■ **抜粋**
§ §

実はかなり躊躇したのだ。書き始めるまでに。文章にしてしまった瞬間から、「かもしれない」「もしかしたら」「であって欲しい」という曖昧な希望「一縷の)を自ら否定してしまう気がしたのだ。
その意味から何をどう書いていいものだか、悩んでいたのだ。伝えたいことがたくさんあり、伝えたい人がたくさんいるのだけれど、そして頭の中を整理している時間はどうもなさそうだということがわかった。だとすれば立ち止まっている時間はない。たぶん中途半端な文章だらけになるんだろうけれど、限られた時間で遺れせるものを残すことにする。十分に推敲している時間はたぶんないだろう。意味不明や支離滅裂な文章もあるはずだ。でもそれでも書き残さないよりはマシだと思い直した。
つまりそういうことだ。何がどういうことだ?というツッコミはなし。というか自分自身わかってないから。でも、あまりうまく動かせなくなりつつあるキーを自覚するに至って(ミスタイプが異様に多い)、かっこいい文章とか決めの文句のある文章は諦めた。というか肚を括った。思いのままをそのまま、つるられる限り書き連ねることにした。
所詮なるようにしかならないのだ
今まで病気らしい病気はしたことがない。今も元気だ。食欲もある。毎日アルコールを嗜んでいたしウォーキングだってかなりの距離を走破できる脚力もある。今年の冬のホノルルマラソンに家族で出られたらいいなあ、と漠然と思っていたくらいだ。
記録として書いておくのは、2月くらいからなんとなくいつも「眠い」。ちょっと座っているだけで電車の中とかで熟睡してしまったこともしばしば。それから腰痛。中殿筋のクランプと張り。首の凝り。メガネの側頭部の部分がキツイと思っていたんだけれど側頭部の頭痛。でもそんなものだ。大したことがないと高を括っていたのだ。

§ §

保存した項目
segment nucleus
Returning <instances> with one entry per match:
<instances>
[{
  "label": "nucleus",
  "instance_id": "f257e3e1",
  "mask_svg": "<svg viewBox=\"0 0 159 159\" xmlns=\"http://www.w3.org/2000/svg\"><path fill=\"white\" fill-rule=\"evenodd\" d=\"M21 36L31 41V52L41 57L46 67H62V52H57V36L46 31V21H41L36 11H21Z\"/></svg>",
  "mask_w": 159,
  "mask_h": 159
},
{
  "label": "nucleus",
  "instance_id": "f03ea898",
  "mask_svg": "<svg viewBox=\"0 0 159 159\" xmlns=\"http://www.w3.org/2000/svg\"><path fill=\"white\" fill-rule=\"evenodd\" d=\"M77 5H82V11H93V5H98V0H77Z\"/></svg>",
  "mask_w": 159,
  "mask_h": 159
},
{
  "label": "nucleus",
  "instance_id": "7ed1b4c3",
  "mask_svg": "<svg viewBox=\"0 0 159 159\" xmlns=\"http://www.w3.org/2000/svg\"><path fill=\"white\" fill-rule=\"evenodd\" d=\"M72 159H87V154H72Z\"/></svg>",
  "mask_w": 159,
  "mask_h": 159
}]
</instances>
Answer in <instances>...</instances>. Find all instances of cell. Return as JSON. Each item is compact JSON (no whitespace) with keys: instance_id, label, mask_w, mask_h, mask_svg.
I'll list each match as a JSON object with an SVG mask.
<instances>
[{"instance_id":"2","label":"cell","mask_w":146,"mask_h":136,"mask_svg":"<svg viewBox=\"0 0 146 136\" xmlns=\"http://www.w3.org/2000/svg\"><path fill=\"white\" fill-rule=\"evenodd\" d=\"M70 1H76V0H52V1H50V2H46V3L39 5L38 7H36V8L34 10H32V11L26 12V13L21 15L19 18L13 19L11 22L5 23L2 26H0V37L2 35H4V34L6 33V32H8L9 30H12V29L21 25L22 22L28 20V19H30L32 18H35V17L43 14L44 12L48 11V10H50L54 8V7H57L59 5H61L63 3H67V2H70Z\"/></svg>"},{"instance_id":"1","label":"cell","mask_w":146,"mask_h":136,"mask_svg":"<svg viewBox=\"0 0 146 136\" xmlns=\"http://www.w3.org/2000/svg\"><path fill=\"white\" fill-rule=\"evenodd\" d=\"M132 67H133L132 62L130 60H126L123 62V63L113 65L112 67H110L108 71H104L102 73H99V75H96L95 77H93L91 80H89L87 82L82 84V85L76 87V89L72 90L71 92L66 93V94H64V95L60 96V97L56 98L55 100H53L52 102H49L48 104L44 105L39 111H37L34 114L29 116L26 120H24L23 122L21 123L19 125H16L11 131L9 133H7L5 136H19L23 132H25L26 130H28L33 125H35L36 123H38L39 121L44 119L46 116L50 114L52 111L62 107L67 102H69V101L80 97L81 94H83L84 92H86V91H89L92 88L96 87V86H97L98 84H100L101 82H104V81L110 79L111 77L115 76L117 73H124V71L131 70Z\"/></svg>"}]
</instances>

§ §

■ **課題**
1. 書き残す決意の文章から、「実はかなり躊躇したのだ。書き」と「がないと高を括っていたのだ。」の間を両端も含めて一字も変えずに書き出す。
2. 書き残す決意の文章を、最後の文の次から書き進める。
保存した項目は、書き残す決意の文章とは別の資料である。

■ **各課題の解答**
1.
実はかなり躊躇したのだ。書き始めるまでに。文章にしてしまった瞬間から、「かもしれない」「もしかしたら」「であって欲しい」という曖昧な希望「一縷の)を自ら否定してしまう気がしたのだ。
その意味から何をどう書いていいものだか、悩んでいたのだ。伝えたいことがたくさんあり、伝えたい人がたくさんいるのだけれど、そして頭の中を整理している時間はどうもなさそうだということがわかった。だとすれば立ち止まっている時間はない。たぶん中途半端な文章だらけになるんだろうけれど、限られた時間で遺れせるものを残すことにする。十分に推敲している時間はたぶんないだろう。意味不明や支離滅裂な文章もあるはずだ。でもそれでも書き残さないよりはマシだと思い直した。
つまりそういうことだ。何がどういうことだ?というツッコミはなし。というか自分自身わかってないから。でも、あまりうまく動かせなくなりつつあるキーを自覚するに至って(ミスタイプが異様に多い)、かっこいい文章とか決めの文句のある文章は諦めた。というか肚を括った。思いのままをそのまま、つるられる限り書き連ねることにした。
所詮なるようにしかならないのだ
今まで病気らしい病気はしたことがない。今も元気だ。食欲もある。毎日アルコールを嗜んでいたしウォーキングだってかなりの距離を走破できる脚力もある。今年の冬のホノルルマラソンに家族で出られたらいいなあ、と漠然と思っていたくらいだ。
記録として書いておくのは、2月くらいからなんとなくいつも「眠い」。ちょっと座っているだけで電車の中とかで熟睡してしまったこともしばしば。それから腰痛。中殿筋のクランプと張り。首の凝り。メガネの側頭部の部分がキツイと思っていたんだけれど側頭部の頭痛。でもそんなものだ。大したことがないと高を括っていたのだ。

2.
そして「たまたま撮影した」CTを見て愕然とした。専門外の僕がみてもこれは普通じゃない事態が起こっていることは判る。そのままD先生のところへ移動してMRIそのほかをやっていただいた。この時点で自分の置かれている状況はある程度理解した。というか非常に冷静に把握した。なんというんだろう、現実感のない冷徹な事実を前に、泣いている場合じゃないって思ったのだ。泣いたり喚いたりするのはたぶんもっと後で、みっともない姿を晒すことになる覚悟もそのとき朧気ながら自覚した。医学は科学なのだ。冷静に温かい目で医学的な事実を伝えてくれた先輩医師のD先生に感謝。
暴風雨のあとの河原に立って、流れる目の前の奔流濁流を呆然と眺めている感じ。医者を30年間やってくれば修羅場はそれなりに経験している。わりと斜に構えてクール、シニカルに見ているところがある。自分のことに関しては。仕方ない、しょうがない、自然のながれ。
病院に帰ってきてから病院での今後のことの相談。仕事上のさまざまなことがある。患者さんのこと。医師会や公的機関などの公的な立場の仕事など。手際よく動いてくれるスタッフに助けられる。
尚子は電話で聞いていたみたいだ。帰宅してから散歩に出ることにした。ゆっつんとかなも参加して夜桜を眺め散歩。全員に泣かれたけれど、今すぐじゃない、まだもう少しは時間がある。
考えなければならないこと、いま伝えたいこと、どうやってこれからの時間を過ごすか。悩んでいる暇はない。